Ejercicio escrito 1: En el texto sobre las novelas de Thomas Berger, ¿qué lugar se le atribuye a Berger entre los novelistas vivos de Estados Unidos?

Texto proporcionado:
☆ ☆ ☆ ☆
Las usurpaciones ambivalentes de Berger
¿Existe alguna prueba más contundente de la anedonía de nuestra cultura lectora que el hecho de que las novelas de Thomas Berger no inunden los quioscos de libros de los aeropuertos? Sencillamente, no hay una manera mejor de matar una hora o tres. Antes que nada, déjame decirte que aquí, lector, te espera una agradable sorpresa. Envidio tu primer encuentro, que así lo supongo, con El rostro del mal, o con la obra de Berger (y, sí, éste es un magnífico punto de partida). Este libro es uno de los «artilugios» ficticios más implacables e ingeniosos de Berger, tal como lo apodó en una ocasión un crítico elogioso, y ahora que está en tus manos —ve al primer capítulo y que te abduzca—, verdaderamente no necesita, como se suele decir, más presentaciones.
De todos modos, yo haré una. Agradezco la oportunidad de gritar que Thomas Berger es uno de los tres o cuatro mejores novelistas vivos de Estados Unidos. Subrayo lo de novelista, porque la grandeza de Berger reside en la profundidad y extensión de su compromiso hacia la forma que ha elegido, y la consiguiente exploración de ella. No se me ocurre ningún otro escritor estadounidense que confíe más en los medios y materiales de la ficción por la ficción: escenas y frases, capítulos y párrafos y, por encima de todo, personajes, sus voces e introspecciones, sus aprietos en mundos ficticios. Se ha volcado en esta meta excluyendo todos los temas de interés actual o de sociología, los recursos autobiográficos que podrían interesar a los lectores, las «innovaciones» superficiales o materiales de controversia. Berger está demasiado interesado en los misterios de la narrativa como para molestarse con la metaficción; no obstante, su mundo sí que posee cierto placer elástico en su propio artificio. No se preocupa por disfrazar la embocadura del proscenio de sus obras; su «realismo», si se puede llamar así, reside en su cuidadoso examen de la existencia diaria, tanto en su nivel psicológico como en el ontológico. Berger venera demasiado las novelas como para jugar a su destrucción o para avergonzarse de participar en una tradición.
☆ ☆ ☆ ☆
Registros almacenados:
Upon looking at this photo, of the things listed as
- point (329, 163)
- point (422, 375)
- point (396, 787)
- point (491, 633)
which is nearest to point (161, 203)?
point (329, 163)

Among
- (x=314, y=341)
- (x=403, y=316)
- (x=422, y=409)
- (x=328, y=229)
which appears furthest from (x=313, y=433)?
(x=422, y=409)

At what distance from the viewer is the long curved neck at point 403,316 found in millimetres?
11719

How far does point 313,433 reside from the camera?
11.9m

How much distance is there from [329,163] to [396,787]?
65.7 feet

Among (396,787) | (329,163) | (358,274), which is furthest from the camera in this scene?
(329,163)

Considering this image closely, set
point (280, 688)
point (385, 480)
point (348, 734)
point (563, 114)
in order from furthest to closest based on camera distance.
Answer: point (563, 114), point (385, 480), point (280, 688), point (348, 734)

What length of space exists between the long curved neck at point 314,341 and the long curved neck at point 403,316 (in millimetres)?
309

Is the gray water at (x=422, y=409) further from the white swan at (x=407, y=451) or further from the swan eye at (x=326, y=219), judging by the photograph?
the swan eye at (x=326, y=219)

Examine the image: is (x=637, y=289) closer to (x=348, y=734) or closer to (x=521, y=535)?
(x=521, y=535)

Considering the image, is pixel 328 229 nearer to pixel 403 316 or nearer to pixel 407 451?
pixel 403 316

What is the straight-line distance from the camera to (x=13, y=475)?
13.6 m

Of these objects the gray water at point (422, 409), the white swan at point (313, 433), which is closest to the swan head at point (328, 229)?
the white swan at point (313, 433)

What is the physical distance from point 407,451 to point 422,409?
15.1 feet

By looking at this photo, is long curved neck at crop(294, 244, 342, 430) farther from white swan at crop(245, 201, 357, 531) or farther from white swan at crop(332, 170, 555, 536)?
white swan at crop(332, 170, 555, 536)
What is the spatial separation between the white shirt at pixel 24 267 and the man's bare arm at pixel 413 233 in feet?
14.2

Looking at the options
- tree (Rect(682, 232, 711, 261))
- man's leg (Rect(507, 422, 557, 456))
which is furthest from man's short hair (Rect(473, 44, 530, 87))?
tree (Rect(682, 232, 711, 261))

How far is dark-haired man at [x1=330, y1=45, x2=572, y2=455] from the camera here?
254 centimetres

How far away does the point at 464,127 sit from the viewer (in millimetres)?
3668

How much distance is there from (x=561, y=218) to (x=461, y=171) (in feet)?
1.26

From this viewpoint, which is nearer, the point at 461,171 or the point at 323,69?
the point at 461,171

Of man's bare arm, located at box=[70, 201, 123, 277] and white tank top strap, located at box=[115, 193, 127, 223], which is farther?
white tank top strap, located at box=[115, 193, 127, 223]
☆ ☆ ☆ ☆
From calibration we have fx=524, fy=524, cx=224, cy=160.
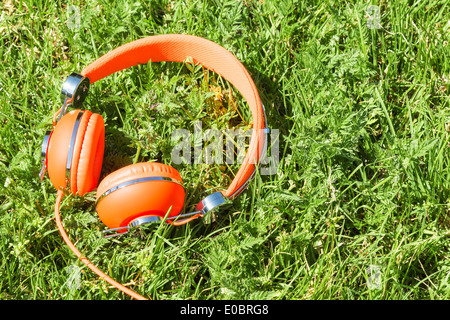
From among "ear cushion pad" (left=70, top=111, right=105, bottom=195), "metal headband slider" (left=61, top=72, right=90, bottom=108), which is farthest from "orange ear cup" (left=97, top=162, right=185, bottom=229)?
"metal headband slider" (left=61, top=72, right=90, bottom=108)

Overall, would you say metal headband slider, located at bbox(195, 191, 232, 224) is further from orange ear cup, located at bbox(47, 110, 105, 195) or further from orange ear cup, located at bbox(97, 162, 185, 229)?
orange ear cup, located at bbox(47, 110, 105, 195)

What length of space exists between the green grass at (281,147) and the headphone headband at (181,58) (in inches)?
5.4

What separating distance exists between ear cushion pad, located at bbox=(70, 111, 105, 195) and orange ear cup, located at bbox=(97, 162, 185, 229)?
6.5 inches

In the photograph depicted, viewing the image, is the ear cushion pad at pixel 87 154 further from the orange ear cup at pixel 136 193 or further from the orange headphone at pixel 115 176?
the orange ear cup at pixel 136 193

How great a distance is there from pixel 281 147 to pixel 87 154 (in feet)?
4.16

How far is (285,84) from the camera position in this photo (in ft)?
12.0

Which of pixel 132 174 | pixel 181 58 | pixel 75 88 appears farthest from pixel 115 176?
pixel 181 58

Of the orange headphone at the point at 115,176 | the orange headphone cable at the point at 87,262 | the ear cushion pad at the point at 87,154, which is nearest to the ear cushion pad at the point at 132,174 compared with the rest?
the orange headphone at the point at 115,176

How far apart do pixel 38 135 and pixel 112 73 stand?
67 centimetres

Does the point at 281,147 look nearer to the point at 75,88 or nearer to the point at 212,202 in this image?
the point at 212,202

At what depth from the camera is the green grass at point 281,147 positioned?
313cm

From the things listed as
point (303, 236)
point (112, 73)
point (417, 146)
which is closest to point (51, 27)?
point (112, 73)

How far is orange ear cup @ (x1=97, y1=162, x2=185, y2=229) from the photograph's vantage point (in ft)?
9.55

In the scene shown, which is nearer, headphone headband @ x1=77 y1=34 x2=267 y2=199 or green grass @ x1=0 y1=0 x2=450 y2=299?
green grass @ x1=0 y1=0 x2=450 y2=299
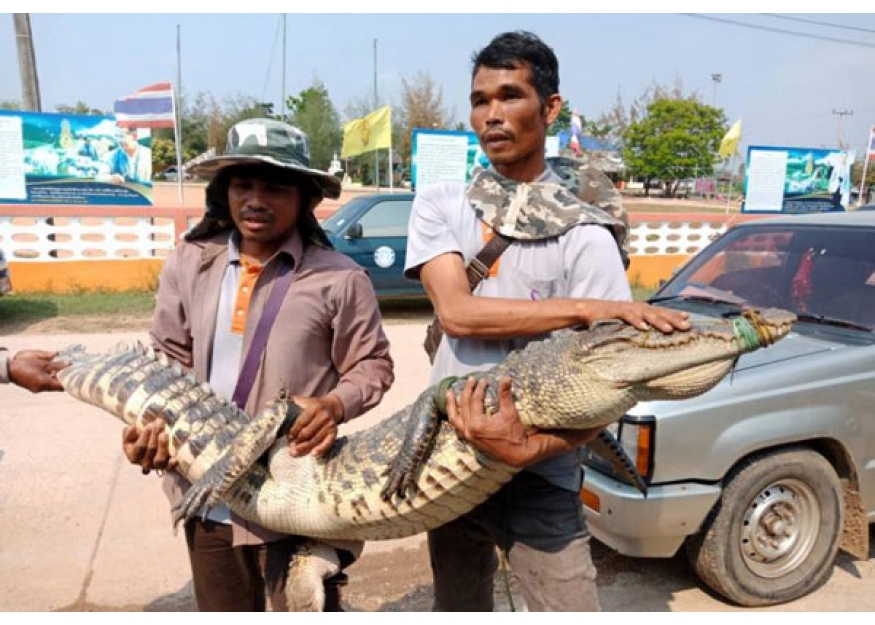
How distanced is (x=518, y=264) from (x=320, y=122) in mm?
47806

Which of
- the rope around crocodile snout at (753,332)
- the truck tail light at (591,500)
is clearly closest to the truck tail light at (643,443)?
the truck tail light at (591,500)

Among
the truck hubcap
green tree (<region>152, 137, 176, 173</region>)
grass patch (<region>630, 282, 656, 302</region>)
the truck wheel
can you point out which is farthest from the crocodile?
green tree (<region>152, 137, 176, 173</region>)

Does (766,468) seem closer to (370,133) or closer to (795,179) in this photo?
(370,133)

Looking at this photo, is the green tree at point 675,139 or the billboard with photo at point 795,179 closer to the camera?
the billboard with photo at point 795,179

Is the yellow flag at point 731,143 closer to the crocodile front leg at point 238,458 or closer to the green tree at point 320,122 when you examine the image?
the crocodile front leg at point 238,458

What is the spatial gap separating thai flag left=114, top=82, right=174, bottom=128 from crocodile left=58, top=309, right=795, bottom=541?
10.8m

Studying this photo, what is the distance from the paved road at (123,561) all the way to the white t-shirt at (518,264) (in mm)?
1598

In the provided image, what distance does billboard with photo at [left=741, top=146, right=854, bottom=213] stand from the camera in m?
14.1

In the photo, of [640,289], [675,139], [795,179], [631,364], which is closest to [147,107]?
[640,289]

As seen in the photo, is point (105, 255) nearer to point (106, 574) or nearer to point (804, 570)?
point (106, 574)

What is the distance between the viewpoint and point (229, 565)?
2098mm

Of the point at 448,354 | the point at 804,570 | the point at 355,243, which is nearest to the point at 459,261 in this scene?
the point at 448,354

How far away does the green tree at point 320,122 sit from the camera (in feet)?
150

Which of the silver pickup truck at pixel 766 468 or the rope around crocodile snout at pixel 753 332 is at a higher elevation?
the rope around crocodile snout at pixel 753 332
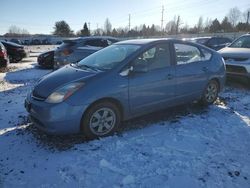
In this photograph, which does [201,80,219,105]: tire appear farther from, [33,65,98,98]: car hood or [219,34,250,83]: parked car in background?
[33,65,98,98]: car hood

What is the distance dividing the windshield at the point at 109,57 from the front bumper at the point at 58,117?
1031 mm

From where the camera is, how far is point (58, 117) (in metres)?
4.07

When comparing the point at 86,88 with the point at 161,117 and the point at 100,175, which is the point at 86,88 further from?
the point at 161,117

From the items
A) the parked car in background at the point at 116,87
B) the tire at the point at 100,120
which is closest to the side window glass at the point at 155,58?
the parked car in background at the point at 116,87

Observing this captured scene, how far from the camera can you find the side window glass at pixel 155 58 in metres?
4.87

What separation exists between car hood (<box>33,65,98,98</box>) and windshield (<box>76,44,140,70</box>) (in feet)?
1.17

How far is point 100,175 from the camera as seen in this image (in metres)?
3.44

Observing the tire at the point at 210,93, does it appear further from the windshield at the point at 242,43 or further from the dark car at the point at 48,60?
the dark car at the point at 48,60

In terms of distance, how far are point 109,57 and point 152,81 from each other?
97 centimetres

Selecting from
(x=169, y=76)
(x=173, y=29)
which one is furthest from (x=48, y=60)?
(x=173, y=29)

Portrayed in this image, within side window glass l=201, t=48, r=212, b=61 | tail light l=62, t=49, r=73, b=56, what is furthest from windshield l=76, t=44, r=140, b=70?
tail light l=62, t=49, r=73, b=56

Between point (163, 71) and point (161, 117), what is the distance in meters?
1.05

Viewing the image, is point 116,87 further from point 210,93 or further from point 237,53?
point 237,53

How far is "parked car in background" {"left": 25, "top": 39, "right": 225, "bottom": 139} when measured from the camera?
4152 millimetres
☆ ☆ ☆ ☆
Ejercicio escrito 2: Transcriba sin cambios las líneas de los registros: comience en la que contiene "By looking at" y termine con la que contiene "254 centimetres", ambas incluidas.

Respuesta 1: Se le considera uno de los tres o cuatro mejores novelistas vivos de Estados Unidos.

Respuesta 2:
By looking at this photo, is long curved neck at crop(294, 244, 342, 430) farther from white swan at crop(245, 201, 357, 531) or farther from white swan at crop(332, 170, 555, 536)?
white swan at crop(332, 170, 555, 536)
What is the spatial separation between the white shirt at pixel 24 267 and the man's bare arm at pixel 413 233 in feet?
14.2

Looking at the options
- tree (Rect(682, 232, 711, 261))
- man's leg (Rect(507, 422, 557, 456))
which is furthest from man's short hair (Rect(473, 44, 530, 87))?
tree (Rect(682, 232, 711, 261))

How far is dark-haired man at [x1=330, y1=45, x2=572, y2=455] from the camera here?
254 centimetres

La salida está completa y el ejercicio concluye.